Погода в рассказах о великом сыщике играет значительную роль, и это сразу становится понятно: она создаёт неподражаемую возвышенно-готическую лондонскую атмосферу, с её описания начинаются многие отчёты Ватсона. Многочисленны отсылки на ветер. В «Пенсне в золотой оправе» стояла «ужасная ненастная ноябрьская ночь» и «ветер с воем носился по Бейкер-стрит, а дождь барабанил в окна». Ощущение пугающей необъятности Лондона возникает, когда мы читаем: «со всех сторон — не меньше, чем на десять миль — нас окружали творения рук человеческих, но одновременно мы прибывали в плену природных сил, для которых весь Лондон был не больше чем кротовина в чистом поле», и снова: «вой ветра, стук копыт, скрежет колеса о край тротуара». В «Пустом доме» «Стояла холодная и ненастная ночь, порывистый ветер продувал улицу». В «Пяти апельсиновых зёрнышках» сентябрь отличался промозглым ветром, переходящим в «бури, свирепствующие с небывалой яростью. Даже в самом сердце великого рукотворного Лондона нам пришлось на миг оторваться от привычной жизни и признать существование могучих сил природы, которые оскалились на человечество сквозь решётку его цивилизации, будто неукротимые звери в клетке».

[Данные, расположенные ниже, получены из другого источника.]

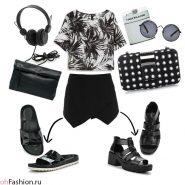 Молодежный образ с двумя вариантами аксессуаров. Блуза с принтом, черные шорты, сандалии, клатчи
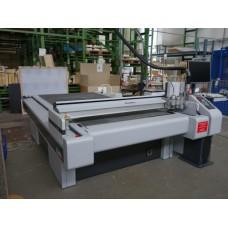 Высокопроизводительный режущий плоттер Zund G3 M-2500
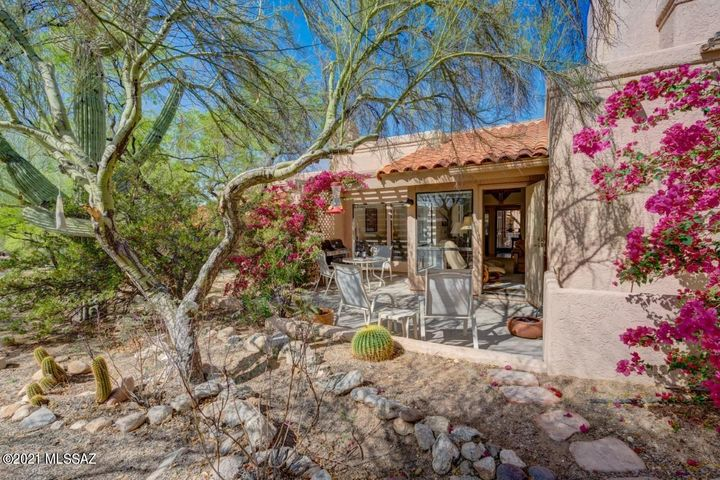 Two bedroom, 1 bath Villa with large private patio.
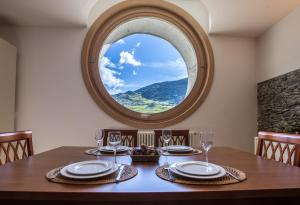 A restaurant or other place to eat at Casa del Sol Apartaments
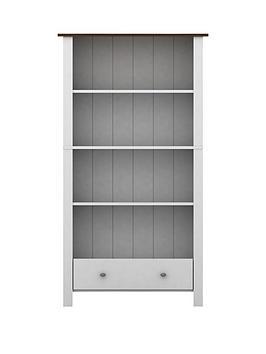 luana-bookcase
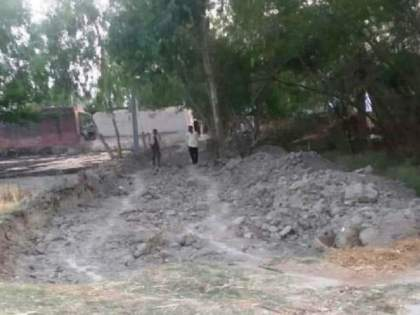 UP panchayat election 2021: Election defeat looms large, ex-Pradhan digs entire road in village | UP panchayat election 2021: निवडणुकीतील पराभव जिव्हारी लागला, माजी प्रधानाने गावातला संपूर्ण रस्ताच खोदून टाकला
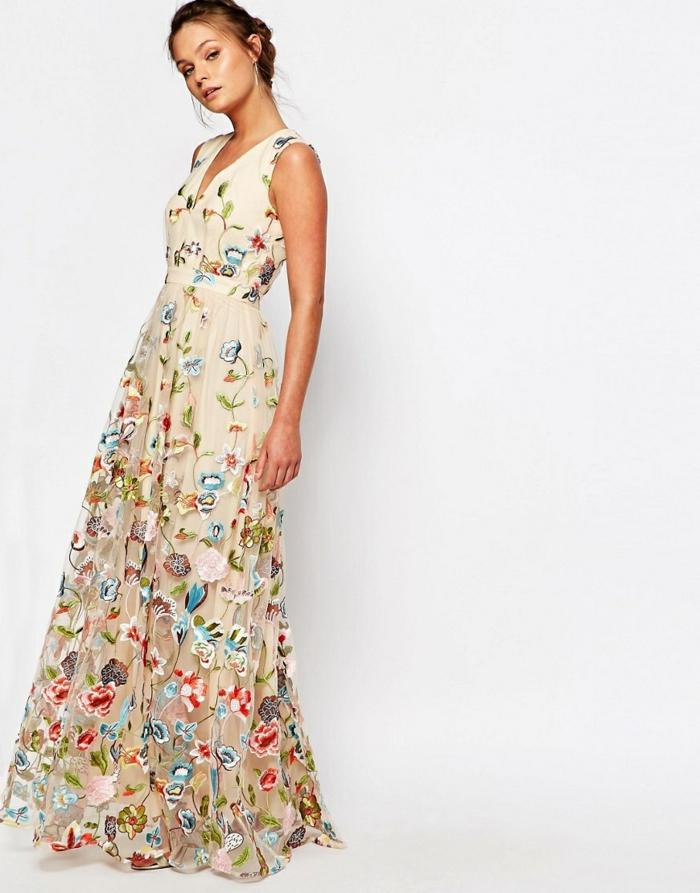 vestidos largos, vestido largo en beige con estampados de flores, bordado mexicano, escote en v, pelo recogido en moño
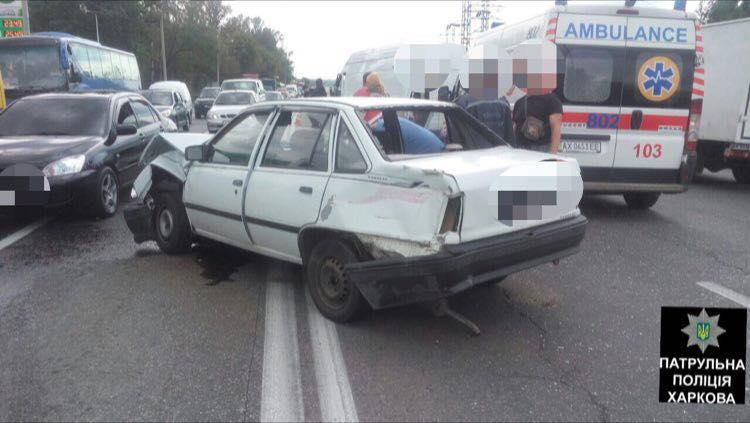 Крупная авария в Харькове. Есть пострадавшие (фото)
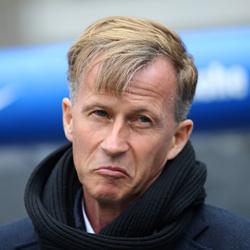 Jonker ostrzega młodych graczy przed Arsenalem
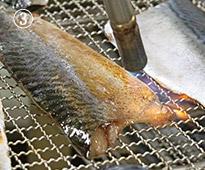鯖の冷燻(さばのスモーク)皮目をバーナーで炙り香ばしく仕上げ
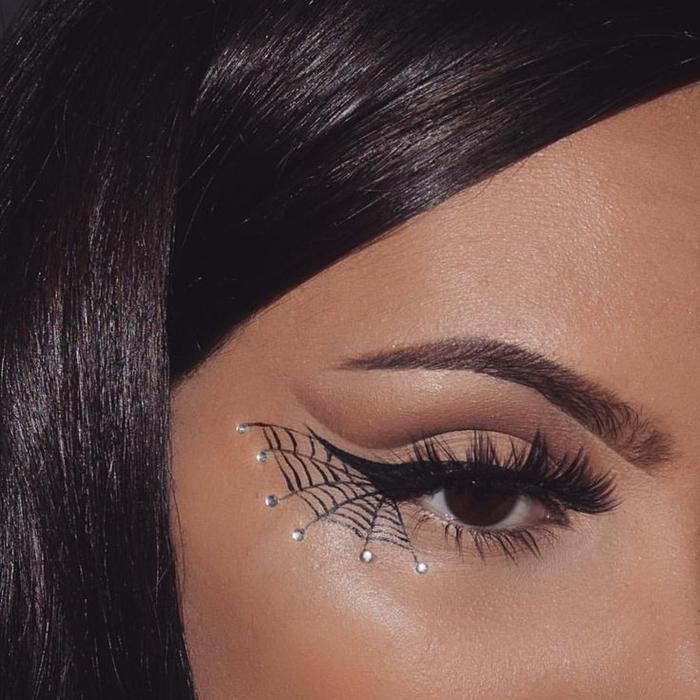 maquillage araignée visage facile à réaliser soi même idée makeup femme fête déguisée dessin minimaliste eye liner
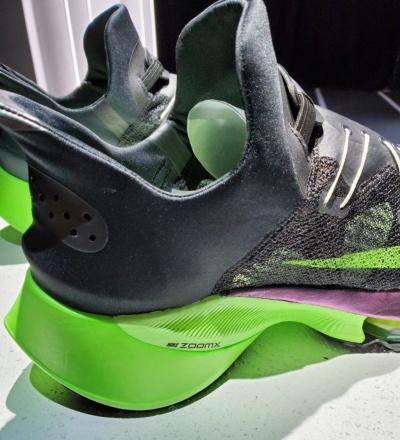 「Nike Air Zoom Alphafly NEXT%」。厚いソールと内部構造によって記録を塗り替え続けている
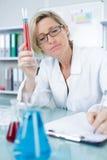 Ricercatore della donna che effettua prova in laboratorio immagini stock libere da diritti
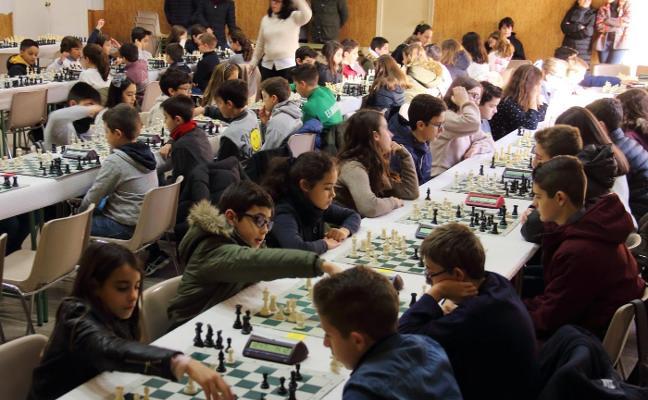 Cerca de cien niños participan en Jarandilla de la Vera en los Judex de Ajedrez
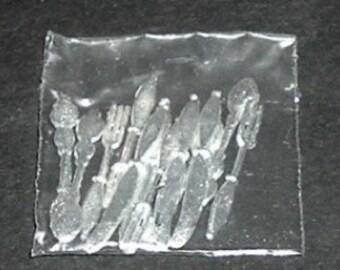 Miniature SILVERWARE 12 PIECES (Calico Miniatures)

Также в историях о Шерлоке Холмсе частенько упоминается туман, хотя и не так часто, как в более поздних экранизациях. Туман используется для создания определённого настроения и видоизменяется по мере раскрытия сюжета: в начале историй темень и мгла всегда более густые. В «Пропавшем регбисте» находим «мрачное февральское утро»; в «Убийстве в Эбби-Грейндж» «чрезвычайно холодное морозное утро зимы 1897 года… смутно виднелись очертания редких спешивших на работу мастеровых, размытых и нечётких в молочной лондонской дымке»; в «Одинокой велосипедистке» в Фарнеме, месте преступления, «глаза, уставшие от серовато-коричневых, тускло-коричневых и синевато-серых тонов Лондона, наслаждались прекрасными красками»; в «Пляшущих человечках» Норфолк был описан как «чуждое туманам Бейкер-стрит местечко»; в «Вампире в Суссексе» «был вечер унылого туманного ноября»; в «Медных буках» «Густой туман висел между серо-коричневыми домами, и лишь окна напротив мерцали тусклыми, расплывчатыми пятнами»; в «Этюде в багровых тонах» на Брикстон-роуд «стояло туманное, пасмурное утро, и серовато-коричневатая завеса стелилась над крышами и выглядела словно отражение грязно-серых улиц внизу». Обычно к концу рассказа проблеск солнца, «тускло сияющего сквозь туманную завесу, обволакивающую огромный город» задаёт повествованию более обнадёживающий тон, как в «Пяти апельсиновых зёрнышках».